Quoted passage
>>>
In some cases, an AIoT device can use the same antenna for energy harvesting and communications. For example, an AIoT device can use the same antenna to perform energy harvesting and backscatter communications, where the energy harvesting and the backscatter communications are based on the same downlink RF signal (e.g., with a first portion of the downlink or ambient RF signal used as a signal resource for backscatter communications and a second portion of the downlink or ambient RF signal used as an energy resource for RF energy harvesting) .

In some examples, an AIoT device can include a first antenna used for energy harvesting and a second antenna used for communications, where the first antenna is different from the second antenna. For instance, an ambient IoT device can use the first antenna to perform energy harvesting and can use the second antenna to perform backscatter communications (e.g., transmitting and/or receiving) .

The backscatter transmitter can generate and transmit an uplink signal by reflecting and backscatter modulating an incident downlink signal (e.g., ambient RF signal) using the first antenna. In some examples, an ambient IoT device can use a backscatter transmitter that is the same as or similar to a backscatter transmitter utilized by a passive or semi-passive IoT device, as described above. An active transmitter can use a battery or other energy storage element included in the ambient IoT device to generate and transmit an uplink signal, using an antenna that is different from the first antenna associated with the backscatter transmitter (e.g., a second antenna) . To transmit an uplink signal, the backscatter transmitter of an ambient IoT device must first receive a downlink signal that can be reflected and backscatter modulated. For example, the backscatter transmitter may be unable to transmit an uplink signal unless or until a carrier wave (e.g., such as a continuous sine wave) is received as a downlink signal from a base station, gNB, or other RF source network device. The active transmitter of an ambient IoT device can perform uplink communication that is triggered by the ambient IoT device (e.g., without dependence on first receiving a downlink signal) . In some examples, ambient IoT devices may include a small battery or energy storage element and may be unable to sustain longer periods of uplink communication using the active transmitter of the ambient IoT device. For example, active transmission by an ambient IoT device may quickly deplete the onboard battery or other energy storage element (s) included in the ambient IoT device.
<<<
(Page-level text extractions)
>>>
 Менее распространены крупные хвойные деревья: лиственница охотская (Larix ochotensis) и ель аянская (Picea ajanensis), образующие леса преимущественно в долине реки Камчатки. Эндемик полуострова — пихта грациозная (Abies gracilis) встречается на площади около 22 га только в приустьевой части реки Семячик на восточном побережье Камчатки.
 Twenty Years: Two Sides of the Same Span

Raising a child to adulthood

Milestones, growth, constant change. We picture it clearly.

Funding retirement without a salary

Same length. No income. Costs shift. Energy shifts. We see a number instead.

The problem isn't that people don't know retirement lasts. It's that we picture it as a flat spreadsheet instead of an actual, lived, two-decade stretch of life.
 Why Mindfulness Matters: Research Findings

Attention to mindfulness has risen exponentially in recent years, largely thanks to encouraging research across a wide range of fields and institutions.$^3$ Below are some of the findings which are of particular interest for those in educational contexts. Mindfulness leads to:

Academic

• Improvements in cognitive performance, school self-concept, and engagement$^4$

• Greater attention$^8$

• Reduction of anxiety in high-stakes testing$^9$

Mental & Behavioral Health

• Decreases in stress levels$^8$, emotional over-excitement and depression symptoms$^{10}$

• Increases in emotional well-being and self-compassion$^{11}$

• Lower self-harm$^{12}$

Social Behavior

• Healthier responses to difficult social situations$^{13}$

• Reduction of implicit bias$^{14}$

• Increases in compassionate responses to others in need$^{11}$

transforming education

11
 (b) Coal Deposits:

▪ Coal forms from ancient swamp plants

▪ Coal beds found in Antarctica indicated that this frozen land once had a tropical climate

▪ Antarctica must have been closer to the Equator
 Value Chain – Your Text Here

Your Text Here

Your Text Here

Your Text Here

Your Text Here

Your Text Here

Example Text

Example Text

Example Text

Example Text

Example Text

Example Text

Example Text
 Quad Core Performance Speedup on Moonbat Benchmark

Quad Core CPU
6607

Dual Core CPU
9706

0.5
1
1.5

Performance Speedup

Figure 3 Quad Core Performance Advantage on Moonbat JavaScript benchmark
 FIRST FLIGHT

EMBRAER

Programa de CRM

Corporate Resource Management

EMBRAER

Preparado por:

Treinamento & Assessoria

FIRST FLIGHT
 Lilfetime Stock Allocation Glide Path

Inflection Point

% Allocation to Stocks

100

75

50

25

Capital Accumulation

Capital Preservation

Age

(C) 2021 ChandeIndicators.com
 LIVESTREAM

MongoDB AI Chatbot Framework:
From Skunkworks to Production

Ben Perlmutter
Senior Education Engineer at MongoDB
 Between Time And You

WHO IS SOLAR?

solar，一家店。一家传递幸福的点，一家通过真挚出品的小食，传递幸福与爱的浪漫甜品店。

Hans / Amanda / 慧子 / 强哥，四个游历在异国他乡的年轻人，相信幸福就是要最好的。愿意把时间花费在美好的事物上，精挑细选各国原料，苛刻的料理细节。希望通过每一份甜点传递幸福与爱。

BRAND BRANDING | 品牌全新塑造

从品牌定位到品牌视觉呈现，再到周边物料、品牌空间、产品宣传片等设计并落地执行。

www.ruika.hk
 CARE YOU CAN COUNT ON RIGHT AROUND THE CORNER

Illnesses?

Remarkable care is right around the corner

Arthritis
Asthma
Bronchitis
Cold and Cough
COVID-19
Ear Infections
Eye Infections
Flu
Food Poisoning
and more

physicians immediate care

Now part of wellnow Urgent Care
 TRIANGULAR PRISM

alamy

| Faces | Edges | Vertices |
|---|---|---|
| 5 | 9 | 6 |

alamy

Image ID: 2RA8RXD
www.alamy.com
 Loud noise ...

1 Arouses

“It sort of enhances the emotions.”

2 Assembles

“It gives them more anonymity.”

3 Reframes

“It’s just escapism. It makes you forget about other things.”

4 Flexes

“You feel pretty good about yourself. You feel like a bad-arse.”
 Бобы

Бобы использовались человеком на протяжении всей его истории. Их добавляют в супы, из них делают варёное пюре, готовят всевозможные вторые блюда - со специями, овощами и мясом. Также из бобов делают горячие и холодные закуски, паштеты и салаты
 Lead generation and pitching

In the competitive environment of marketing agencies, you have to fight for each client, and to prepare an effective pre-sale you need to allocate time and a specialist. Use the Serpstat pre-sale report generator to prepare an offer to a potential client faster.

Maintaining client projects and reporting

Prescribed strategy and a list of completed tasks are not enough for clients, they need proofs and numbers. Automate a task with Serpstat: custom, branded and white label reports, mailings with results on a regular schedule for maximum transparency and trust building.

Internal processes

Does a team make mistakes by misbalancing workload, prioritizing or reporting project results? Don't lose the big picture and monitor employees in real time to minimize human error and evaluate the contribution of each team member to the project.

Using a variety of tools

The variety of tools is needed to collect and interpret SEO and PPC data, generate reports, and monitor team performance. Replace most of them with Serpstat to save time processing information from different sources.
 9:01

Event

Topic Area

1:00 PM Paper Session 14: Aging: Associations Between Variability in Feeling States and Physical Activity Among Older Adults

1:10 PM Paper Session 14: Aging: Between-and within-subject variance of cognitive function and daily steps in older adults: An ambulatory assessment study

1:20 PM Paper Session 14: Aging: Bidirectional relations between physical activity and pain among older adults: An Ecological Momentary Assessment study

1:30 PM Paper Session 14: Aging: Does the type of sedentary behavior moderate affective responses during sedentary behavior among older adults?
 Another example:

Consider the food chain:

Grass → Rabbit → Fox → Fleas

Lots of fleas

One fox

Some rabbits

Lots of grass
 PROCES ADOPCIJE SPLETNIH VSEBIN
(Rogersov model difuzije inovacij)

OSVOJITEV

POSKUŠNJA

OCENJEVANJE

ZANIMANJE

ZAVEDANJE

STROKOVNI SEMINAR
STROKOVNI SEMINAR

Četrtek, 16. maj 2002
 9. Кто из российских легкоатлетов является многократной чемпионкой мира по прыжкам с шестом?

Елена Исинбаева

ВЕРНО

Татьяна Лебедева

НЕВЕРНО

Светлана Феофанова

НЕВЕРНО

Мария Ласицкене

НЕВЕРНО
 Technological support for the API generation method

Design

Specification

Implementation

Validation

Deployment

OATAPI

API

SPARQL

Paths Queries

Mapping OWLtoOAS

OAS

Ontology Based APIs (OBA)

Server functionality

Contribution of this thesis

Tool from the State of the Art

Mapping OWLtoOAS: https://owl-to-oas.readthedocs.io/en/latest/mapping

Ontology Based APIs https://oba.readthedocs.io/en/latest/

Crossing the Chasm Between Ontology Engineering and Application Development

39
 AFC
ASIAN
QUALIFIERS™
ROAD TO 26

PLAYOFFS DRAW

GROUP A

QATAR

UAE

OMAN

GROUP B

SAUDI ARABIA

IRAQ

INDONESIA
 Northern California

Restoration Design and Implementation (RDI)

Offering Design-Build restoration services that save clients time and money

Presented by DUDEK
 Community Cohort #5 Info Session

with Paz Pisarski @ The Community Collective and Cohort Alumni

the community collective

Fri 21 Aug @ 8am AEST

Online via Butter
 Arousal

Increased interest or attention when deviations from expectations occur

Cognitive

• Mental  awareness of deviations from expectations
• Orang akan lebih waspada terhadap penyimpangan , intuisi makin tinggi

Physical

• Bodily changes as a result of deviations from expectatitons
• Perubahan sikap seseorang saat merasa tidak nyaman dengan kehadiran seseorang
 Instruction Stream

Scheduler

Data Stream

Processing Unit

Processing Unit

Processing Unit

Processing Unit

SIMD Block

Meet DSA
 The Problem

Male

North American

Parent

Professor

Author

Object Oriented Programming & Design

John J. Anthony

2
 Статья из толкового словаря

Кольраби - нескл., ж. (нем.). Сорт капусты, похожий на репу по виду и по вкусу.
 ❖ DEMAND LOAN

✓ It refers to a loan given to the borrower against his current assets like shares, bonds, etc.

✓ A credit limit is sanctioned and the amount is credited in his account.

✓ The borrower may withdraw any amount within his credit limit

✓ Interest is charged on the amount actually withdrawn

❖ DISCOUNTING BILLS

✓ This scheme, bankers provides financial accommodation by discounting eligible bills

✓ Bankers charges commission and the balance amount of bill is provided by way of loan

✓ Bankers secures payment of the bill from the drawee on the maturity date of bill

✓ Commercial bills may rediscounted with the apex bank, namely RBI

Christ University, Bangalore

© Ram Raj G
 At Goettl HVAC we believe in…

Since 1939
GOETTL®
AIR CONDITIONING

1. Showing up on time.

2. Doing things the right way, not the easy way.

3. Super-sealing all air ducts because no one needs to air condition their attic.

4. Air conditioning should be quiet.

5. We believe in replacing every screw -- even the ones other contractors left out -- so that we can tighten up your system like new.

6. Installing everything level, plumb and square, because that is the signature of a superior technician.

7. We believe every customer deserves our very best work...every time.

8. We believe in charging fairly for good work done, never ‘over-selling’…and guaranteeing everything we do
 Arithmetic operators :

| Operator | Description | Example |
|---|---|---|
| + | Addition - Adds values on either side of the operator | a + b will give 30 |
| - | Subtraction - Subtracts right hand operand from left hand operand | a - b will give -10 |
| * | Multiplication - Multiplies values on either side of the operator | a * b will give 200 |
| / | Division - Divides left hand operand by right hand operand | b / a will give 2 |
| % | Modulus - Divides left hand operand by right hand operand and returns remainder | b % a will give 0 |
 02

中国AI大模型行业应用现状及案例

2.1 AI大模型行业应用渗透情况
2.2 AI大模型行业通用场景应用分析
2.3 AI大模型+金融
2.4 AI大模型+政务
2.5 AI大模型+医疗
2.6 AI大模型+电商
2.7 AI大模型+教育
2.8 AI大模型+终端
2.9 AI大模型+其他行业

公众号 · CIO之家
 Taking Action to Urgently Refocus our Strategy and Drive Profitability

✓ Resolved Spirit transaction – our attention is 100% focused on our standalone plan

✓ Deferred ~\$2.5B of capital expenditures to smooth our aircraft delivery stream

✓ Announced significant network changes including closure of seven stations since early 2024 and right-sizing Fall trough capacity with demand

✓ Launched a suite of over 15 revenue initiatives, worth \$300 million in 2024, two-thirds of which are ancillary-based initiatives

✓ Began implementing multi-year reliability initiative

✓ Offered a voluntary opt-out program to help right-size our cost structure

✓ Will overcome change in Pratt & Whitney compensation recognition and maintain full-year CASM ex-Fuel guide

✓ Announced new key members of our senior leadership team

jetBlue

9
<<<
Your goal
Carry on the passage about ambient IoT devices, energy harvesting and backscatter transmission, starting after its final sentence.

Your response
In a wireless communication network environment (e.g., cellular network, etc. ) , a network device (e.g., such as a base station or gNB, etc. ) can be used to transmit downlink RF signals that can be used as ambient RF signals by one or more AIoT devices. In some cases, the network device can be a base station, a gNB, a UE (e.g., such as a non-energy harvesting UE or non-PUE UE) , a repeater device or repeater node, an Integrated Access and Backhaul (IAB) node, etc. In some aspects, the network device may also be referred to herein as an “RF source, ” an “RF source device, ” an “RF source network device, ” and/or an “RF source network entity. ”

In some examples, an RF source that transmits an ambient RF signal used by an AIoT device (e.g., a dedicated carrier wave (CW) signal or an ambient NR signal) and also receives a modulated backscattered signal from the AIoT device (e.g., based on the ambient RF signal transmitted by the RF source) can be referred to as a “reader, ” a “reader device, ” and/or an “RF reader device. ” For instance, a reader device can include a transmitter for transmitting the ambient RF signal carrier wave used by an AIoT device to generate a modulated backscattered signal, and may further include a receiver for receiving the modulated backscattered signal from the AIoT device.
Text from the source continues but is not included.